◆ Problem to solve
Strip out the pictures and transcribe the records that follow exactly.

◆ Page images and extracted text
· · · · ·

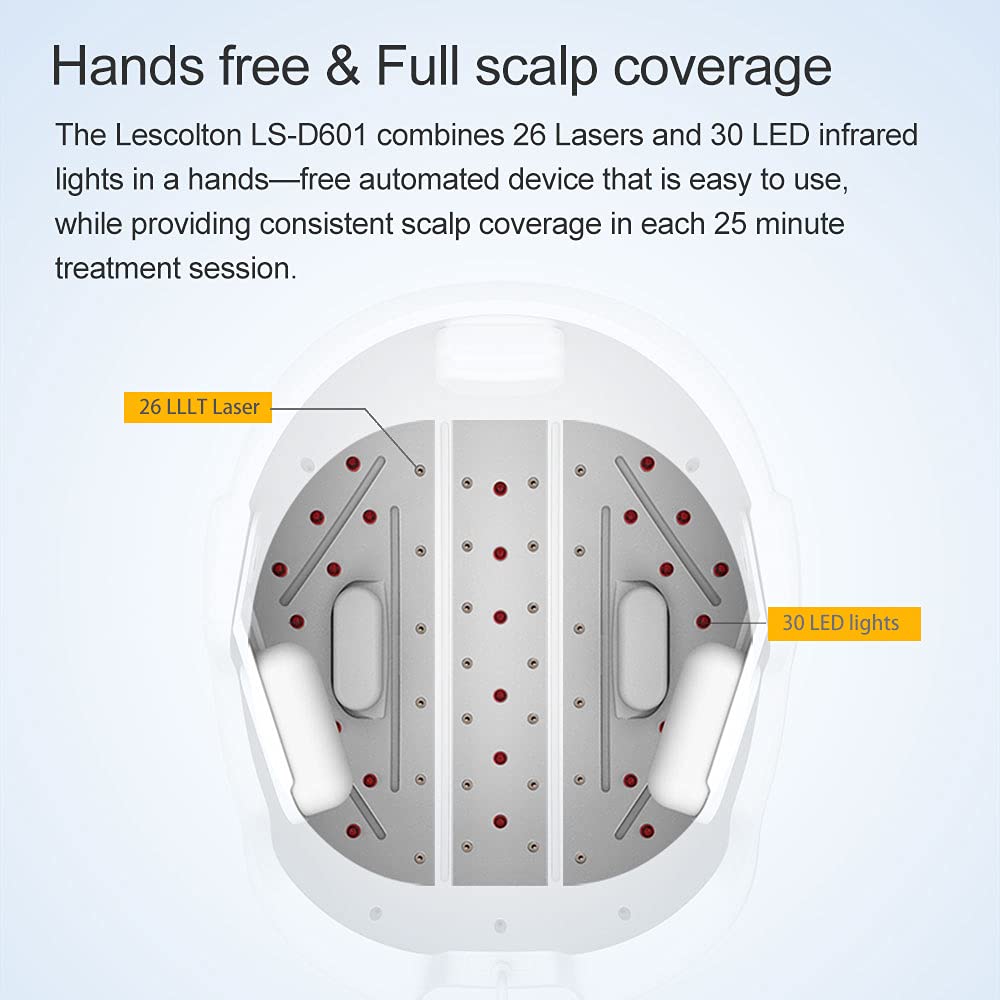 Hands free & Full scalp coverage

The Lescolton LS-D601 combines 26 Lasers and 30 LED infrared lights in a hands—free automated device that is easy to use, while providing consistent scalp coverage in each 25 minute treatment session.

26 LLLT Laser

30 LED lights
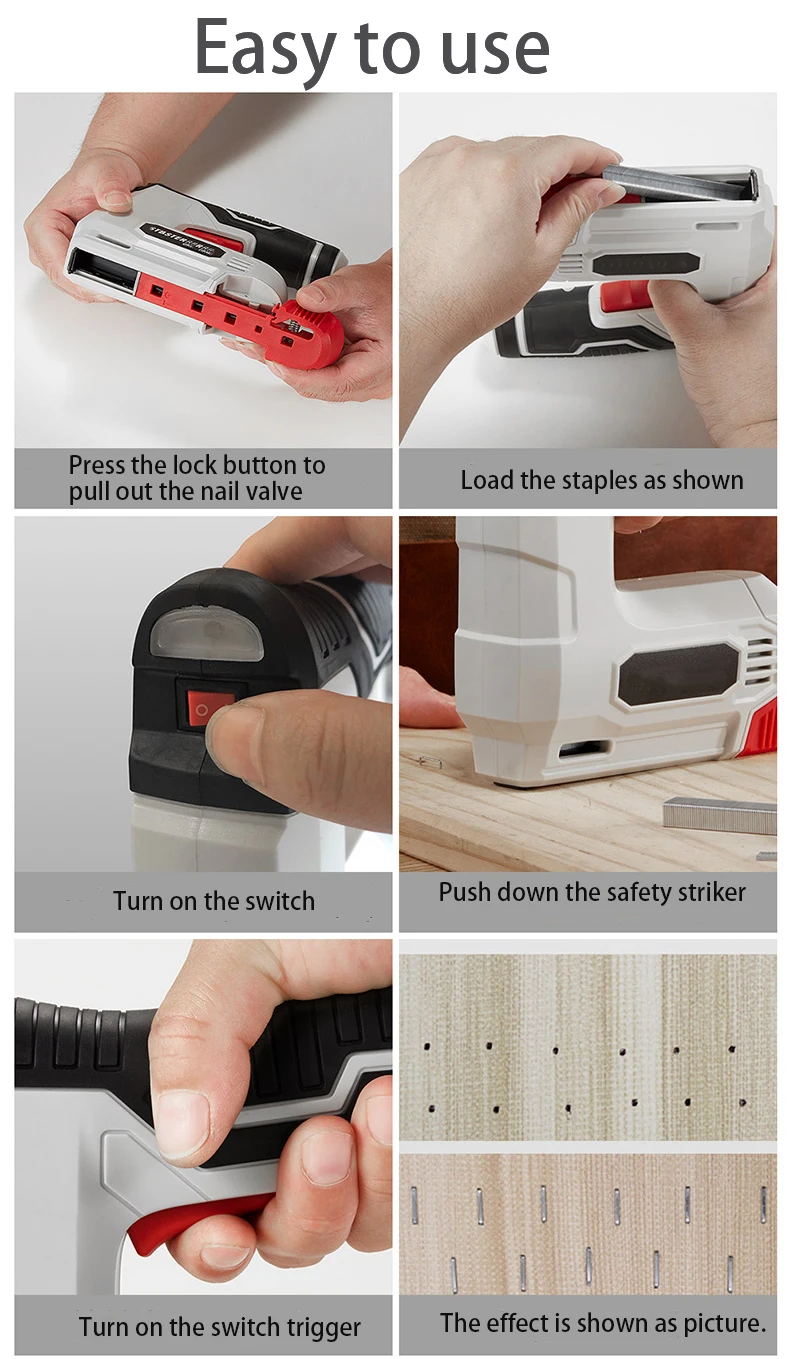 Easy to use

Press the lock button to pull out the nail valve

Load the staples as shown

Turn on the switch

Push down the safety striker

Turn on the switch trigger

The effect is shown as picture.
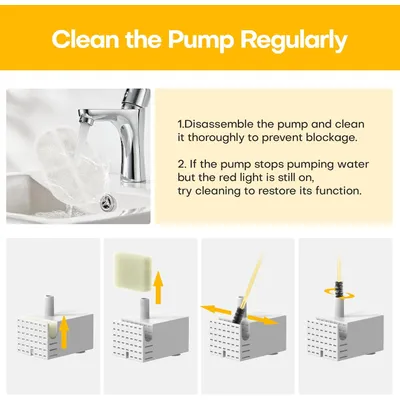 Clean the Pump Regularly

1.Disassemble the pump and clean it thoroughly to prevent blockage.

2. If the pump stops pumping water but the red light is still on, try cleaning to restore its function.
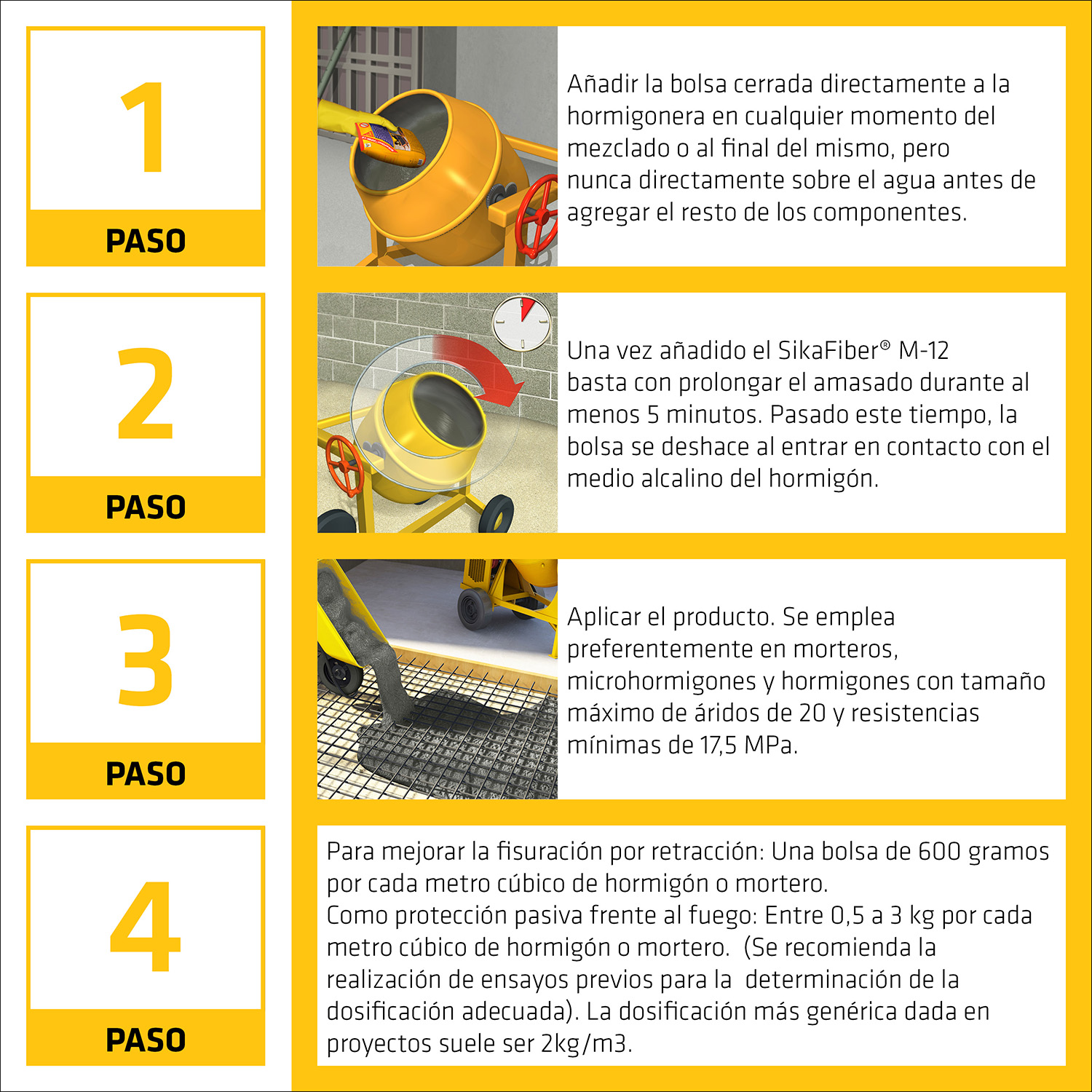 1

PASO

Añadir la bolsa cerrada directamente a la hormigonera en cualquier momento del mezclado o al final del mismo, pero nunca directamente sobre el agua antes de agregar el resto de los componentes.

2

PASO

Una vez añadido el SikaFiber® M-12 basta con prolongar el amasado durante al menos 5 minutos. Pasado este tiempo, la bolsa se deshace al entrar en contacto con el medio alcalino del hormigón.

3

PASO

Aplicar el producto. Se emplea preferentemente en morteros, microhormigones y hormigones con tamaño máximo de áridos de 20 y resistencias mínimas de 17,5 MPa.

4

PASO

Para mejorar la fisuración por retracción: Una bolsa de 600 gramos por cada metro cúbico de hormigón o mortero.
Como protección pasiva frente al fuego: Entre 0,5 a 3 kg por cada metro cúbico de hormigón o mortero. (Se recomienda la realización de ensayos previos para la determinación de la dosificación adecuada). La dosificación más genérica dada en proyectos suele ser 2kg/m3.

· · · · ·

◆ Solved problem
 Hands free & Full scalp coverage

The Lescolton LS-D601 combines 26 Lasers and 30 LED infrared lights in a hands—free automated device that is easy to use, while providing consistent scalp coverage in each 25 minute treatment session.

26 LLLT Laser

30 LED lights
 Easy to use

Press the lock button to pull out the nail valve

Load the staples as shown

Turn on the switch

Push down the safety striker

Turn on the switch trigger

The effect is shown as picture.
 Clean the Pump Regularly

1.Disassemble the pump and clean it thoroughly to prevent blockage.

2. If the pump stops pumping water but the red light is still on, try cleaning to restore its function.
 1

PASO

Añadir la bolsa cerrada directamente a la hormigonera en cualquier momento del mezclado o al final del mismo, pero nunca directamente sobre el agua antes de agregar el resto de los componentes.

2

PASO

Una vez añadido el SikaFiber® M-12 basta con prolongar el amasado durante al menos 5 minutos. Pasado este tiempo, la bolsa se deshace al entrar en contacto con el medio alcalino del hormigón.

3

PASO

Aplicar el producto. Se emplea preferentemente en morteros, microhormigones y hormigones con tamaño máximo de áridos de 20 y resistencias mínimas de 17,5 MPa.

4

PASO

Para mejorar la fisuración por retracción: Una bolsa de 600 gramos por cada metro cúbico de hormigón o mortero.
Como protección pasiva frente al fuego: Entre 0,5 a 3 kg por cada metro cúbico de hormigón o mortero. (Se recomienda la realización de ensayos previos para la determinación de la dosificación adecuada). La dosificación más genérica dada en proyectos suele ser 2kg/m3.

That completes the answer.